Rikus Grobler | Oct 18, 2017 | 0
Growth in credit to private sector decelerates
Credit extended to the private sector eased to a 11-month low of 9.8% in December 2011, latest statistics from the central bank shows.
The slowdown in growth, according to Simonis Storm Securities, is partly a function of a high base as PSCE increased a significant 2.3% on a monthly basis in December 2010.
But despite the decline in private sector credit, growth in total credit extended continued to accelerate on a monthly basis in December 2011, increasing N$687 million or 1.6% to N$44.3 billion compared to growth of 1.3% (N$558 million), 0.6% (N$237million) and 0.4% (N$168 million) in November, October and September, respectively. The slowdown was mainly a result of significantly slower growth in the corporate sector, with corporate credit growth easing from 8.8% in November to 5.8% in December, the lowest level in six years. This was on the back of a steep contraction in business overdrafts, declining 20.6% year-on-year. The corporate sector represents approximately 36% of total credit.

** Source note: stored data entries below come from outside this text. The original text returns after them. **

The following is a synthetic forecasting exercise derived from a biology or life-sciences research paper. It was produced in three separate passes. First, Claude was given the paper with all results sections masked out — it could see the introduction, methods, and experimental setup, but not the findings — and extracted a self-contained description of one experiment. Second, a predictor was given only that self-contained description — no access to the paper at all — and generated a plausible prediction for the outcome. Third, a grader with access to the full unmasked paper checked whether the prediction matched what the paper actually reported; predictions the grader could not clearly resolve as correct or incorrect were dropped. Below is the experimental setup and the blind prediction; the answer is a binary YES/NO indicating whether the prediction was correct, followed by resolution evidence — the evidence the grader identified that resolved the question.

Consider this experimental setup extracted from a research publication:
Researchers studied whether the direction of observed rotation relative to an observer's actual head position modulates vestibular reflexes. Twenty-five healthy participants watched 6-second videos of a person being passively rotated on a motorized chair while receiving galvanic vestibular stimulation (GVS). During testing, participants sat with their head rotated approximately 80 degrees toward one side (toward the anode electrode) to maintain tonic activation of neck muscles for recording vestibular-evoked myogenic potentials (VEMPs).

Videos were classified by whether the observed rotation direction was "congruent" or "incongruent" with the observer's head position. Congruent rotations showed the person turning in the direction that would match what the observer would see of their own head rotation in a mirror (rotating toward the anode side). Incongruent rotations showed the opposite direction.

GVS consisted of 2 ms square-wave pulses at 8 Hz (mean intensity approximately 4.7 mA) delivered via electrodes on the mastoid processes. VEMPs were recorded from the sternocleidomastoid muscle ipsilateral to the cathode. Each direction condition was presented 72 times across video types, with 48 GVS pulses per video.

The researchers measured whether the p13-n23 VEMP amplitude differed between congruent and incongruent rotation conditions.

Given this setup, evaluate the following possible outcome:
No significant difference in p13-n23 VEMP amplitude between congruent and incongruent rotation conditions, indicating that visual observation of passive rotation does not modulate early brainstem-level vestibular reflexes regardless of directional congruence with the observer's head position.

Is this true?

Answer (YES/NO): NO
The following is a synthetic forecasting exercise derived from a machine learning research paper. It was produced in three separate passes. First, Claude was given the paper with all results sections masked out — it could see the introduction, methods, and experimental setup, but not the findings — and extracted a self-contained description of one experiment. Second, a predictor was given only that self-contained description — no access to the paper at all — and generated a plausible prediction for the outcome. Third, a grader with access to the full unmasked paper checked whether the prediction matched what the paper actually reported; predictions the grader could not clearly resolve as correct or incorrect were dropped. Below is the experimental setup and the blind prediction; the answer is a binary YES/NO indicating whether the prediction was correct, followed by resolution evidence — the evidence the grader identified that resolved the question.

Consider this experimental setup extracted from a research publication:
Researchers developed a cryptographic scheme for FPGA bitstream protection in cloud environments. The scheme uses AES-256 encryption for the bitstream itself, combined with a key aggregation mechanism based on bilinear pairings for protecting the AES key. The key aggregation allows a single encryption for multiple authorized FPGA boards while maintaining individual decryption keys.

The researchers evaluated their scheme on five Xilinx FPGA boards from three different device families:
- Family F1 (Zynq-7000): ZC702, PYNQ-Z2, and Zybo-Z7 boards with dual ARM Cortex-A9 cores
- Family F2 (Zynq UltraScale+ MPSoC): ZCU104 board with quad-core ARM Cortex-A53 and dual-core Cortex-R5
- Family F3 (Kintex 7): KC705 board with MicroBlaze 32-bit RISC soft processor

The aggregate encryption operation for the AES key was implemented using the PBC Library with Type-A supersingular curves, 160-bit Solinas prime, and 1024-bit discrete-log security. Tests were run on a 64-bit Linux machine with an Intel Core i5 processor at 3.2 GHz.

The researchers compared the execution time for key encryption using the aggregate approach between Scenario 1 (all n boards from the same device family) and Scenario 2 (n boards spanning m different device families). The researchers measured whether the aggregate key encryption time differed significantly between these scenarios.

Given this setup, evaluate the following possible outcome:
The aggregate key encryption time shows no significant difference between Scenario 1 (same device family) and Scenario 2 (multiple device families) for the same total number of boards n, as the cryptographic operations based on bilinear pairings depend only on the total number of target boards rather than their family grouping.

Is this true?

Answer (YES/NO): YES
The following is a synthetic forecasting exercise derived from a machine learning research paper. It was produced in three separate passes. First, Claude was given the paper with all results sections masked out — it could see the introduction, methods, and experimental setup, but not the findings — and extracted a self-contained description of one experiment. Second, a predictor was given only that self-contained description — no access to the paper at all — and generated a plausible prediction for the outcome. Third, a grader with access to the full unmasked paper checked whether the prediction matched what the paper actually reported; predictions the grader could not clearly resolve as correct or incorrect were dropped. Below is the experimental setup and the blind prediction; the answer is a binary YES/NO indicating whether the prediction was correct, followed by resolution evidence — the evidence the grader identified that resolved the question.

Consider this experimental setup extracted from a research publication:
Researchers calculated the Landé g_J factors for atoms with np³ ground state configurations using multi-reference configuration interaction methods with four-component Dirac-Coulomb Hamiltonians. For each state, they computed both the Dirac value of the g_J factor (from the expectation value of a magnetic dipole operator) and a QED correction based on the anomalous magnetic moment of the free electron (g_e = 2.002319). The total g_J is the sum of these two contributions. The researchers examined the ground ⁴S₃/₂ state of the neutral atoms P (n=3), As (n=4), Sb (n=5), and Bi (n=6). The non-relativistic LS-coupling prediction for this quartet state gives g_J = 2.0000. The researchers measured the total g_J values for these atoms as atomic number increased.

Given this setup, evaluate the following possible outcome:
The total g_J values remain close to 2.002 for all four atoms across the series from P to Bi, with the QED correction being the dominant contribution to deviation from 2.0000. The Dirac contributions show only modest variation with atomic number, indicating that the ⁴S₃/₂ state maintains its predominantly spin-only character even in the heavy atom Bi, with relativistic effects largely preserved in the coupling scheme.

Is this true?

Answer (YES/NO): NO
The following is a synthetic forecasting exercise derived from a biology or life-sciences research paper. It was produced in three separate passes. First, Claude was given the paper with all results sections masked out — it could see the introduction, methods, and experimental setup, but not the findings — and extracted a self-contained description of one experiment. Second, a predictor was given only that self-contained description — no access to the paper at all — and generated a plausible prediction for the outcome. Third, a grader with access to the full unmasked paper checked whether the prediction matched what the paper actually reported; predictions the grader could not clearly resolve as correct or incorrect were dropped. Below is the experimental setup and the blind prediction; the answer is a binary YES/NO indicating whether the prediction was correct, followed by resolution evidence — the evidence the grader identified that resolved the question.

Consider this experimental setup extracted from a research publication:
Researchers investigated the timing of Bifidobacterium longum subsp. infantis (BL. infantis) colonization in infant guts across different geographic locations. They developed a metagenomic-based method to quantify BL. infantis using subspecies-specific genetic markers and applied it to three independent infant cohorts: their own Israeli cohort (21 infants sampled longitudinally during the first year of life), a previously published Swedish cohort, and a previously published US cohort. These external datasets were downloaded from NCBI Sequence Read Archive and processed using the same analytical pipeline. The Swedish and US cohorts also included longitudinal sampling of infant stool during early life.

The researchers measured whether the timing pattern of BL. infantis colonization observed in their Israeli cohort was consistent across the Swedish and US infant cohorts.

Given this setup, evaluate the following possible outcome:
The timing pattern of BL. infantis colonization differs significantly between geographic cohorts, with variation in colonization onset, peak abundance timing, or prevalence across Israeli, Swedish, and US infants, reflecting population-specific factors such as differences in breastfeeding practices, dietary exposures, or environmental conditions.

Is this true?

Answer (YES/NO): NO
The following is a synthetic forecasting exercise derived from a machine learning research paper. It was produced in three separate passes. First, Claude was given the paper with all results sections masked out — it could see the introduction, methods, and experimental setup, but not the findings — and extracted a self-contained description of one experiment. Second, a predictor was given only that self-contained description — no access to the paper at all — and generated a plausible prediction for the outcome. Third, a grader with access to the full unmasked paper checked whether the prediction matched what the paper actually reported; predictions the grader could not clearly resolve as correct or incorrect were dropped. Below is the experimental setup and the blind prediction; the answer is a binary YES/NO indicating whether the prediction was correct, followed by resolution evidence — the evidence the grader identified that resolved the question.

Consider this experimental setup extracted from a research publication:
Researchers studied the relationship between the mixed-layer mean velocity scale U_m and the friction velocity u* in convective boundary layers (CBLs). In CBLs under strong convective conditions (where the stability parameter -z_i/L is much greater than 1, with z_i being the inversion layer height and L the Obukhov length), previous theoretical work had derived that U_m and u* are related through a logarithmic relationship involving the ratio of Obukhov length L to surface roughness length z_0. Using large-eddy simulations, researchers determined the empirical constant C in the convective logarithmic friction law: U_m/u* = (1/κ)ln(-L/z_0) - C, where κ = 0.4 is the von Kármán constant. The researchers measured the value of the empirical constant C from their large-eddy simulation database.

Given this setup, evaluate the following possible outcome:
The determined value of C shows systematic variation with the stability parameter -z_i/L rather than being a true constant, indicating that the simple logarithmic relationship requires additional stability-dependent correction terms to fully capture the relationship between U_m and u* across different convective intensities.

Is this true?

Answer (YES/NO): NO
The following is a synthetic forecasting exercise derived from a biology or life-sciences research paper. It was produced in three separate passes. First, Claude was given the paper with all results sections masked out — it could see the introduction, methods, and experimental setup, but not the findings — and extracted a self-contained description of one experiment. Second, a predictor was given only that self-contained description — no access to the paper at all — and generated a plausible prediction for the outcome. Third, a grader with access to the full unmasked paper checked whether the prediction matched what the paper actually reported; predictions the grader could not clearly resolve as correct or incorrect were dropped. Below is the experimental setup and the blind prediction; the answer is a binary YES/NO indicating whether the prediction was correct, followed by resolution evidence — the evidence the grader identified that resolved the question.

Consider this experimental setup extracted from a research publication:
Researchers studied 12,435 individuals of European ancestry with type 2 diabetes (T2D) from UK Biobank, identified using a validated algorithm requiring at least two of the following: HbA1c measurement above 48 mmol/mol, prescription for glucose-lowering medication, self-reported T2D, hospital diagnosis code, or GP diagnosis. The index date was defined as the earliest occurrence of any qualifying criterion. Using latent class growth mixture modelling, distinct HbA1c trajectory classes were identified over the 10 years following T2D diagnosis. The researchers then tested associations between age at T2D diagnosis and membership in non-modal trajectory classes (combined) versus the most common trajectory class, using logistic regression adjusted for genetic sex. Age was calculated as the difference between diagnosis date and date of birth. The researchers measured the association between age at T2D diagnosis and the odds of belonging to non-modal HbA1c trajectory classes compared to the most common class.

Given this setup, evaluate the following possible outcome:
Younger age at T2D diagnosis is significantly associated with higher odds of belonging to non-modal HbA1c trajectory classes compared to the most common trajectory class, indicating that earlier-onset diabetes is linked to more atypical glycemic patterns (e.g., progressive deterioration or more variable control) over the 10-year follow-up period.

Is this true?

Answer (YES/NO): YES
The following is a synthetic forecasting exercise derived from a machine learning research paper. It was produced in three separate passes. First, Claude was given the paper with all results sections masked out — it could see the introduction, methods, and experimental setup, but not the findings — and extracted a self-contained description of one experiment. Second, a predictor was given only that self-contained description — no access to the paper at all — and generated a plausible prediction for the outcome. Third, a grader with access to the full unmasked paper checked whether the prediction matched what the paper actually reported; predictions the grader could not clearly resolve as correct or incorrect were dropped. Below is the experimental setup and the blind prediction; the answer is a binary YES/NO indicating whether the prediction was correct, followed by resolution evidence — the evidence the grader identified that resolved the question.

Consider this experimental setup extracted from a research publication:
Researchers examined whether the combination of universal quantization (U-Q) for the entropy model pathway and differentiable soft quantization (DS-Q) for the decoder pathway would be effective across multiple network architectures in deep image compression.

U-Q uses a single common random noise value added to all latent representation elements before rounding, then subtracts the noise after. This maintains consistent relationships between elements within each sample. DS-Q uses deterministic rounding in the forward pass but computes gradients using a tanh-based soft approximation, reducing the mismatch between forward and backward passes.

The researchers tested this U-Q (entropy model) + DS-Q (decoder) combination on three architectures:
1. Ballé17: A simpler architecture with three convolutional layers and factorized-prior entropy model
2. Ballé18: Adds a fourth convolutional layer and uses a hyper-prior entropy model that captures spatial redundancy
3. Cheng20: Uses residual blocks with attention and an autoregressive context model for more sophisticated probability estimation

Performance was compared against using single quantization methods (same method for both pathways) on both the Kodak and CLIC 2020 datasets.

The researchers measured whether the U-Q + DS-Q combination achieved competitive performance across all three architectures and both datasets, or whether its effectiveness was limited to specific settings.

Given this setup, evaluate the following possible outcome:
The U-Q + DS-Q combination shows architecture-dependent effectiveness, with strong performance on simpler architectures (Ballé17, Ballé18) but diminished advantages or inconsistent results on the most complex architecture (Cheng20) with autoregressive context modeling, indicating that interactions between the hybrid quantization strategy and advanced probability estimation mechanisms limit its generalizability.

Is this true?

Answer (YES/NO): YES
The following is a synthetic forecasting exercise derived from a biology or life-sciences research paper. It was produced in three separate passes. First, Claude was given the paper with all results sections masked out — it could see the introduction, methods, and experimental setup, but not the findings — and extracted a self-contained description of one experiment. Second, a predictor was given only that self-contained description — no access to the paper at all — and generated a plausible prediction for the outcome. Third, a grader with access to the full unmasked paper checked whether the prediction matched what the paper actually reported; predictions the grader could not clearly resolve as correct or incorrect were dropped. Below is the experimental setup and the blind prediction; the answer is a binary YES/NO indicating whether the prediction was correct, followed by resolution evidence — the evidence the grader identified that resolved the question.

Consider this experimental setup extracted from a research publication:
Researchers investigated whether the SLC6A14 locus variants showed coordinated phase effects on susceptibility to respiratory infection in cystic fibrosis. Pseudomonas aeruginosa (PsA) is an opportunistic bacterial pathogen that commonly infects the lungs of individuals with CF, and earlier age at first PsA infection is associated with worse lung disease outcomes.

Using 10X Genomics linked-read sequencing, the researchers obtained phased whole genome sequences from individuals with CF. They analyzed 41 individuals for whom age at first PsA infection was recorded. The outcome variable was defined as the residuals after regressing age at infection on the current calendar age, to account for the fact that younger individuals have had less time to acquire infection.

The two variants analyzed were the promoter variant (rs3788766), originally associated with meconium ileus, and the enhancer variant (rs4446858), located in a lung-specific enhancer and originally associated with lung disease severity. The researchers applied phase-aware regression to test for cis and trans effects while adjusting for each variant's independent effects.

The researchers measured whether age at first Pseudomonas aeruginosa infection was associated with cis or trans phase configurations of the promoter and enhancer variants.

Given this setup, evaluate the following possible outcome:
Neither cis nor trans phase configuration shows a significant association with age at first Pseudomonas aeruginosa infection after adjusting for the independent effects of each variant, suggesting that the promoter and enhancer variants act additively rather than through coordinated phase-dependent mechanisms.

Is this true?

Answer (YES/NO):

On the other hand, credit extended to individuals remained resilient, with the rate of growth increasing to 12.3%. Individual credit growth was driven by strong mortgage lending as well as installment credit. Individual mortgages grew by 11.6% while installment credit growth remained very strong at 21.8% – not surprising after the strong new vehicle sales witnessed in recent months. Foreign reserves declined by 3.7% in December after jumping 25.8% month-on-month in November. On an annual basis, foreign reserves are 41.1% higher, reflecting the Eurobond proceeds.
Domestic Government debt issuance continued its rapid increase to N$16.5 billion in January, a year-on-year increase of 61.6% while the portion of debt that matures in less than a year decreased slightly to 56.8%.